New case referral with lower GI symptoms will be screened by CR specialists for patient truly belongs to non urgent category and those patients will be referred to attend the colorectal triage clinic. All patients attending the clinic go through a comprehensive history taking, abdominal and rectal examination. Dietary advice and lifestyle modification is provided to patients who are suffering from hemorrhoids. Surgeon also assess the patient in clinic by performing proctoscope. Colonoscopy would be arranged and its priority is based on the symptoms and pre- approved protocol. Doctor clinic follow up is arranged for pathology report. Thus, waiting time of new case referral and doctor consultation time will be shortened. Those patients having suspicious symptoms will be given an earlier colonoscopy appointment to achieve early cancer detection.



All colorectal cancer survivors will be arranged to attend the survivorship clinic after 3 months of curative operation along with CR follow up for explaining surveillance investigation and follow up plan, management on acute post-treatment side effect and bowel dysfunction, health promotion, and psychological support to aid smooth transition from cancer sufferer to survivorship. For the stable survivors undergone curative operation beyond 5 years who are eligible for selection criteria will be referred by CR specialists and transited to the survivorship clinic for life-long yearly follow up. Comprehensive physical examination and history taking is performed with arrangement of surveillance colonoscopy / CEA checking if indicated in survivorship clinic. Patient will be referred back to CR specialists if any suspicious symptoms of cancer recurrence according to pre-approval protocol.



The new case referral or old case in colorectal clinic with bowel dysfunction is referred to bowel function clinic if patients agree and are eligible for inclusion criteria. Patient is first assessed by surgeon for formulating the treatment plan, followed by the nurse clinic. All patients will go through comprehensive history taking, bowel function assessment, abdominal and per rectal examination with various nursing interventions for improving bowel function given. The progress will be reviewed by CR specialists periodically in case conference.
Result & Outcome :
In one-year service of colorectal nurse clinic:



Mean waiting time of non-urgent new case referral with lower GI symptoms in traditional out-patient clinic is 53 weeks while it is greatly shortened in colorectal triage clinic to 12 weeks. Total 322 patients were arranged for colonoscopy and 61 of them were completed. Detection rate of colorectal cancer and colonic polyp is 6.6% and 37.7% respectively.



For colorectal cancer survivorship clinic, total 168 survivors after 3 months of curative operation were recruited for health promotion to minimize disease recurrence, management on bowel dysfunction after treatment and psychological support. On the other hands, total 322 stable survivors undergone curative operation beyond 5 years were transited from colorectal doctor clinic to survivorship nurse clinic for further survivorship care. Hence, the workload and burden of colorectal doctor clinic can be shared and colorectal surgeons can more focus and concentrate on cancer diagnosis and related treatment.

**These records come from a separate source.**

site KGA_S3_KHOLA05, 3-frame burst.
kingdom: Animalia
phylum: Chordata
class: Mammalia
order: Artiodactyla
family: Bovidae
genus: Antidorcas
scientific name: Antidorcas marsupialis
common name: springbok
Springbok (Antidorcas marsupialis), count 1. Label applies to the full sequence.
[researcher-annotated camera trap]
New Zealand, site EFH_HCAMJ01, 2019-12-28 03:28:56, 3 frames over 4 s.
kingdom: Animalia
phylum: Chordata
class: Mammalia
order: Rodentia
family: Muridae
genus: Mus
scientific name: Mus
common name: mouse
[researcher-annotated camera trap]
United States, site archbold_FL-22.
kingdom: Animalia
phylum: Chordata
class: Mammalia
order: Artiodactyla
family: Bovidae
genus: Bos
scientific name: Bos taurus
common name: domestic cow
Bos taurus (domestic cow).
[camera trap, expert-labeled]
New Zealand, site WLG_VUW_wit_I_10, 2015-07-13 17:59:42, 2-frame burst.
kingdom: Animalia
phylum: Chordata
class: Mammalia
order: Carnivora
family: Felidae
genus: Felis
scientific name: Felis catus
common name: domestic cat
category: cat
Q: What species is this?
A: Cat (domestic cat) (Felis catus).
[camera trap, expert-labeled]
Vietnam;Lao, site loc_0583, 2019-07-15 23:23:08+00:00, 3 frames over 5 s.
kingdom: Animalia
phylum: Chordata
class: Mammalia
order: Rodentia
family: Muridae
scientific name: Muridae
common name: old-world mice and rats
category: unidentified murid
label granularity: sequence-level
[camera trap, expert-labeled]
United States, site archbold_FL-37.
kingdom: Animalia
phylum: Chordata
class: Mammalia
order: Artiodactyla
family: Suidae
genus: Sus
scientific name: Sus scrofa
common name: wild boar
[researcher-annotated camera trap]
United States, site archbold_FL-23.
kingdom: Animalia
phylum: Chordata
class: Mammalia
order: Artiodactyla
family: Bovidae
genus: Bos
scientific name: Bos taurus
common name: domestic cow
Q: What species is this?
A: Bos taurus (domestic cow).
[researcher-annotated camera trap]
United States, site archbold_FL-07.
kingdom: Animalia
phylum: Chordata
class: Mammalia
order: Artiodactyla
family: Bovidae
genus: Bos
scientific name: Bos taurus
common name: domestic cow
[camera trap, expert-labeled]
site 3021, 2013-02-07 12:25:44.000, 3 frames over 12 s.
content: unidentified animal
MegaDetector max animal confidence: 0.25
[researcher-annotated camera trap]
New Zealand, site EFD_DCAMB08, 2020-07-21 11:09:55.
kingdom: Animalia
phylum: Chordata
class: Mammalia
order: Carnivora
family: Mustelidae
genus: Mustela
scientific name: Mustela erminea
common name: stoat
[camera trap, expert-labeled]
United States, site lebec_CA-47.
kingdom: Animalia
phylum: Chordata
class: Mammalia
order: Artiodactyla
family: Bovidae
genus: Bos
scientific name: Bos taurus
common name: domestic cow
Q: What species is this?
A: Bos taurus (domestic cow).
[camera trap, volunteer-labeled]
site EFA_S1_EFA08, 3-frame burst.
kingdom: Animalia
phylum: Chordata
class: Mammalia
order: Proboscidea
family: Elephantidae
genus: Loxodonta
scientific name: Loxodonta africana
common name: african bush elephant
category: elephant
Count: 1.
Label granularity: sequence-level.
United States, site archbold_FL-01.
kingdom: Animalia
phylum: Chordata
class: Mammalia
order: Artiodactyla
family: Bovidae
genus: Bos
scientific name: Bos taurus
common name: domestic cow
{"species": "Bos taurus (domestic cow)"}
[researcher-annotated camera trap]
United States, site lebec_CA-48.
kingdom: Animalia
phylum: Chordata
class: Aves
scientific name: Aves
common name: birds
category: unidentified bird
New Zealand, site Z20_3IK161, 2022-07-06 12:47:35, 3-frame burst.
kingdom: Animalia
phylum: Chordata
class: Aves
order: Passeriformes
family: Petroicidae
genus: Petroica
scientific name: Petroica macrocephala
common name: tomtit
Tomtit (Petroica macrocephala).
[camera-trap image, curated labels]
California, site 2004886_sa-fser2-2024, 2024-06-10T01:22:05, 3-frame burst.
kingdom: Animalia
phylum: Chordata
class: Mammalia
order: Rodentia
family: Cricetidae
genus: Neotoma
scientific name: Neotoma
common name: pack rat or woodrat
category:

In bowel function clinic, total 218 patients having bowel function problem were recruited with 100 patients exited. 60% of exited patients reported that the bowel function was improved in terms of scoring system and bowel symptoms after following nursing interventions provided in nurse clinic. Moreover, second-line interventions including anorectal manometry, biofeedback, pudendal nerve motor latency test and transanal irrigation had been already implemented to bowel function clinic for complicated case.



Patient satisfaction survey was carried out for 6 months and mean score was 4.9/5.